● **Aim**:
Starting at the line that contains "In this photograph, how" and ending with the final line of the records, output each line as one string in a JSON list, leaving out blank lines.

● **Dataset records**:
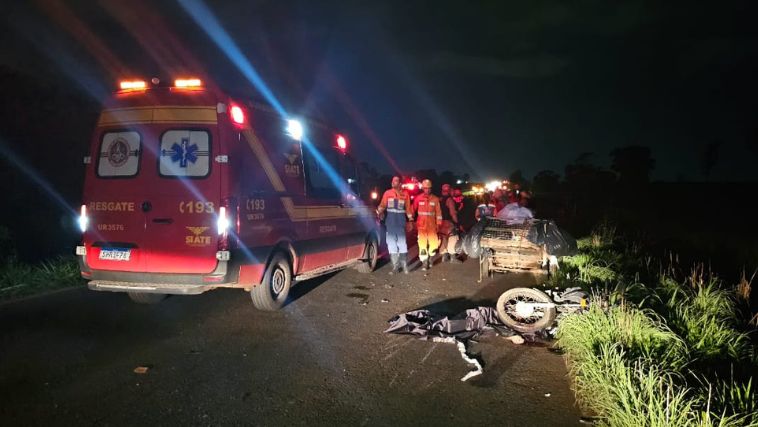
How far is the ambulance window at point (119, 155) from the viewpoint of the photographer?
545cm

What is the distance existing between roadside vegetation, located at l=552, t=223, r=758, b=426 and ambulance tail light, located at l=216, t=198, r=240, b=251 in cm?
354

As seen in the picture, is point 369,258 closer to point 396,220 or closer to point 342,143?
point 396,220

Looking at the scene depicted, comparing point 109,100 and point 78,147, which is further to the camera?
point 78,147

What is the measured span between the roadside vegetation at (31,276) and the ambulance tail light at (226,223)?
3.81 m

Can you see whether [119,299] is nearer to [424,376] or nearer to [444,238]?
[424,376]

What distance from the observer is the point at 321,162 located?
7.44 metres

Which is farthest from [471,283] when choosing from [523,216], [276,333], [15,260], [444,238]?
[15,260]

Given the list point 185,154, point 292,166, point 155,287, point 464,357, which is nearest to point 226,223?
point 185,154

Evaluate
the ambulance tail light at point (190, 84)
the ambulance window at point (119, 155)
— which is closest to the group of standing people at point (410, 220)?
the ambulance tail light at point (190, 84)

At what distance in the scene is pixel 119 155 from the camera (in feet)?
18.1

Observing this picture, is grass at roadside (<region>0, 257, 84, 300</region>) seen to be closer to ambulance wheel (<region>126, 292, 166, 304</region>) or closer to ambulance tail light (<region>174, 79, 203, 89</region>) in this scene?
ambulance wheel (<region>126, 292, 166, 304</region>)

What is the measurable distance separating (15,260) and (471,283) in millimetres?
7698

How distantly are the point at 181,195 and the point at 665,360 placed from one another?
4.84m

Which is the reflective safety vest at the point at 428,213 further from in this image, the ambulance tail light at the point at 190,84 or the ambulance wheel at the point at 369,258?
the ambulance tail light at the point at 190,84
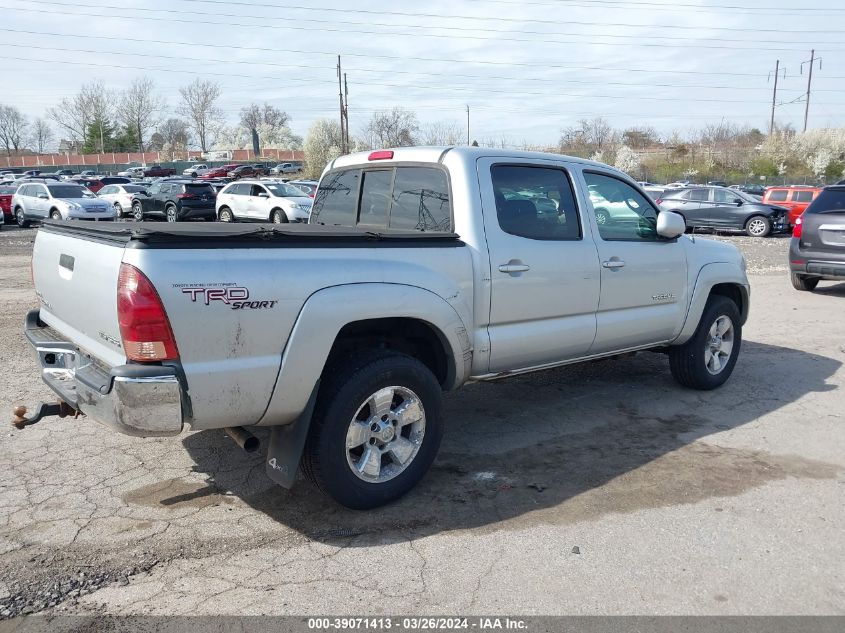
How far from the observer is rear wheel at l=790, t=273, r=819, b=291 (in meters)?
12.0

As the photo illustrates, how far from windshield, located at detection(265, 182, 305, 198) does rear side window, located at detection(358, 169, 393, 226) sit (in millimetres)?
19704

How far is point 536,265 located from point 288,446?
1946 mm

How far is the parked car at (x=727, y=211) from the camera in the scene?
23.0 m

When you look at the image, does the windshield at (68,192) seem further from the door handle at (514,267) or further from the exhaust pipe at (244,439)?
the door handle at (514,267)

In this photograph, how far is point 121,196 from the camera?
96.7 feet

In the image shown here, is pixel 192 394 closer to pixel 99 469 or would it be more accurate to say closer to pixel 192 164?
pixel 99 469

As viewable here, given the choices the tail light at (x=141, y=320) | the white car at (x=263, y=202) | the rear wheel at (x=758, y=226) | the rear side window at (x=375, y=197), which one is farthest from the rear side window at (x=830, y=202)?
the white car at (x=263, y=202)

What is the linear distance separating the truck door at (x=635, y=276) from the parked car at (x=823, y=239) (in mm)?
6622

● **The answer**:
[
  "In this photograph, how far is point 121,196 from the camera?",
  "96.7 feet",
  "In the image shown here, is pixel 192 394 closer to pixel 99 469 or would it be more accurate to say closer to pixel 192 164?",
  "pixel 99 469",
  "As viewable here, given the choices the tail light at (x=141, y=320) | the white car at (x=263, y=202) | the rear wheel at (x=758, y=226) | the rear side window at (x=375, y=197), which one is farthest from the rear side window at (x=830, y=202)?",
  "the white car at (x=263, y=202)",
  "What is the linear distance separating the truck door at (x=635, y=276) from the parked car at (x=823, y=239) (in mm)?",
  "6622"
]